Cour suprême : les greffiers et le personnel administratif du greffe central en formation sur la rédaction administrative.

Les travaux de l’atelier de formation des greffiers de la Cour suprême et de son personnel administratif du greffe central sur les techniques de la rédaction administrative ont été officiellement lancés ce mardi 28 avril 2026. Prévue pour durer trois jours, cette session vise à renforcer les capacités des participants et à améliorer la qualité des productions administratives au sein de la haute juridiction.

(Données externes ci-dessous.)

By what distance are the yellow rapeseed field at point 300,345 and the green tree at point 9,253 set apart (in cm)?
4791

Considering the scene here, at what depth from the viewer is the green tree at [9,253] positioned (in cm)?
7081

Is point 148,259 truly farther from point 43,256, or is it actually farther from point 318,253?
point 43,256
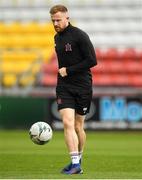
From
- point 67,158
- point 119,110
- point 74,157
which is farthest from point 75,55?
point 119,110

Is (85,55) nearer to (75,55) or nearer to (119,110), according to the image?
(75,55)

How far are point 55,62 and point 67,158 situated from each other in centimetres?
1255

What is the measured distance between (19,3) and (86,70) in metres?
17.3

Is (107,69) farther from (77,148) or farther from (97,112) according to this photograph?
(77,148)

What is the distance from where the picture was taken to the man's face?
9367 millimetres

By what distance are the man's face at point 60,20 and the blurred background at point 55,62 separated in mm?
11281

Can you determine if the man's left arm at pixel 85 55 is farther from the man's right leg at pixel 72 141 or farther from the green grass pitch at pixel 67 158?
the green grass pitch at pixel 67 158

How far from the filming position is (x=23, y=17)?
26.5 m

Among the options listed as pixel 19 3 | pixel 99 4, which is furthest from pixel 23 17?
pixel 99 4

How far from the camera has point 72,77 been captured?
31.9 ft

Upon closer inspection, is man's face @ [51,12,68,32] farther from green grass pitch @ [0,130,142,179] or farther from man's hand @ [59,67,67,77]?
green grass pitch @ [0,130,142,179]

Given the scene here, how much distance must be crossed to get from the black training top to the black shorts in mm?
70

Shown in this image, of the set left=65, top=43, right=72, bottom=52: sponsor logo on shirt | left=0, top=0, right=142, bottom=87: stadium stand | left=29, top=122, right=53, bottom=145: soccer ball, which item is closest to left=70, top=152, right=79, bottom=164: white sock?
left=29, top=122, right=53, bottom=145: soccer ball

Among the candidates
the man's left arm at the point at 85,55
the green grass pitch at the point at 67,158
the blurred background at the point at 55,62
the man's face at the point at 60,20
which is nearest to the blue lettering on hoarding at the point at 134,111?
the blurred background at the point at 55,62
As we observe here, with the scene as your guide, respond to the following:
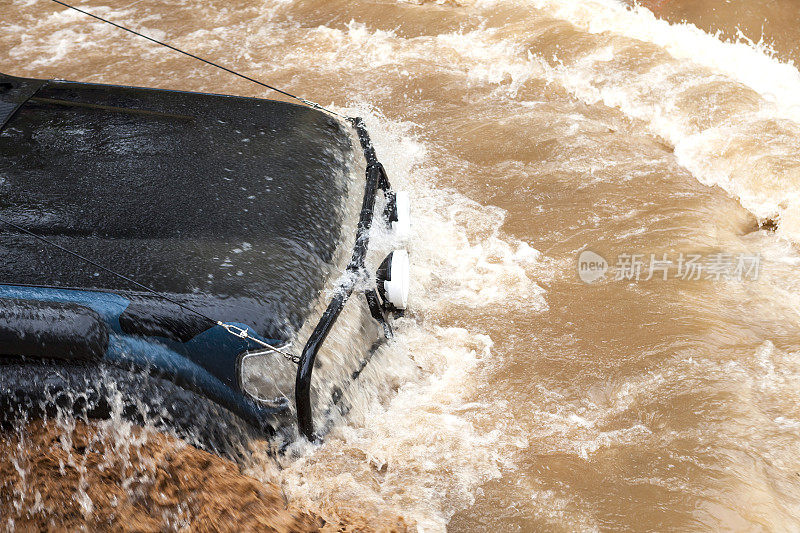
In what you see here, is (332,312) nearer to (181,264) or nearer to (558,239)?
(181,264)

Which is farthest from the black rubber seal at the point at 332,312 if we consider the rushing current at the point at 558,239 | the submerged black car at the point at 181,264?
the rushing current at the point at 558,239

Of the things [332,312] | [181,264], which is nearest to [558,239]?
[332,312]

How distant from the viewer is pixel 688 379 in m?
3.59

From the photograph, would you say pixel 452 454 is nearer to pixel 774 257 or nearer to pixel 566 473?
pixel 566 473

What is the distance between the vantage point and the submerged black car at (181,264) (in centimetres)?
244

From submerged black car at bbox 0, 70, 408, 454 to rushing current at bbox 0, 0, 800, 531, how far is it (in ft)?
1.14

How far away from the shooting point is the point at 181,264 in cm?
260

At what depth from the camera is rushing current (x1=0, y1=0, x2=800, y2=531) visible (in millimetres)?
3053

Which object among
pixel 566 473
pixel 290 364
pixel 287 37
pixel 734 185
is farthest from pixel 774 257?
pixel 287 37

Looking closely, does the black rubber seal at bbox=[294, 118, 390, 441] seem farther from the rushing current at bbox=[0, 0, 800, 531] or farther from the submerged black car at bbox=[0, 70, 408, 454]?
the rushing current at bbox=[0, 0, 800, 531]

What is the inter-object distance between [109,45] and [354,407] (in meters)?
6.48

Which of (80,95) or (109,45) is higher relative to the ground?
(80,95)

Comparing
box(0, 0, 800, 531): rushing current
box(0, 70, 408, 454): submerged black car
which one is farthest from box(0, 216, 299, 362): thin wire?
box(0, 0, 800, 531): rushing current

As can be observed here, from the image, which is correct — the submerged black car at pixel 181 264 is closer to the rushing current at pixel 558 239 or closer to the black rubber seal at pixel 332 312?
the black rubber seal at pixel 332 312
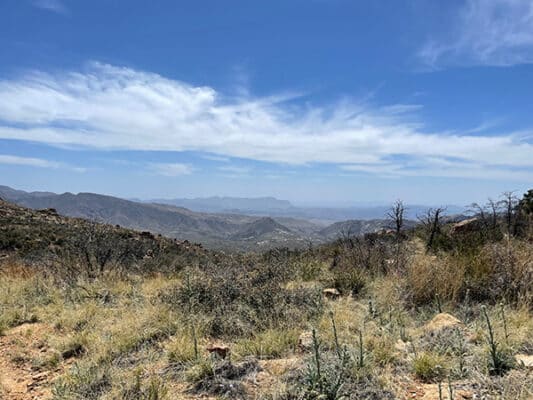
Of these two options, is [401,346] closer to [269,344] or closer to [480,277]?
[269,344]

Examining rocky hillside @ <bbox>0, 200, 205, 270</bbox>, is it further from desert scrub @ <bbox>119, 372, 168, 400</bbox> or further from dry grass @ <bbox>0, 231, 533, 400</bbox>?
desert scrub @ <bbox>119, 372, 168, 400</bbox>

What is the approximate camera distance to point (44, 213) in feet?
106

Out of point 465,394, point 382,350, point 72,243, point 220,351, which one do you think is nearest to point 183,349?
point 220,351

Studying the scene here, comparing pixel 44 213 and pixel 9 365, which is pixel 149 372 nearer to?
pixel 9 365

À l’ouverture, le greffier en chef, Me. Calixe DOSSOU KOKO a souligné l’importance de la formation continue dans l’amélioration des pratiques professionnelles. S’appuyant sur une pensée de Cheikh Anta Diop, il a rappelé que « la formation tue l’ignorance destructrice et apporte la lumière pour bien faire », mettant ainsi en exergue la nécessité pour les agents de se perfectionner.

Il a, par ailleurs, exprimé la reconnaissance du greffe central au président de la Cour suprême pour son soutien constant et son engagement en faveur du bon fonctionnement de l’institution.

Revenant sur le contenu de la formation, il a précisé que les travaux porteront notamment sur le système administratif, le style rédactionnel, les correspondances administratives ainsi que les documents usuels tels que les comptes rendus et rapports. L’objectif étant de permettre aux participants de maîtriser la rédaction administrative et d’adopter les formules appropriées selon les situations.

Le président de la Cour suprême a, à son tour, salué l’initiative, qu’il a présentée comme une priorité dans la gouvernance de l’institution. Selon lui, le renforcement des capacités du personnel constitue un levier essentiel pour un service efficace du droit et de la justice.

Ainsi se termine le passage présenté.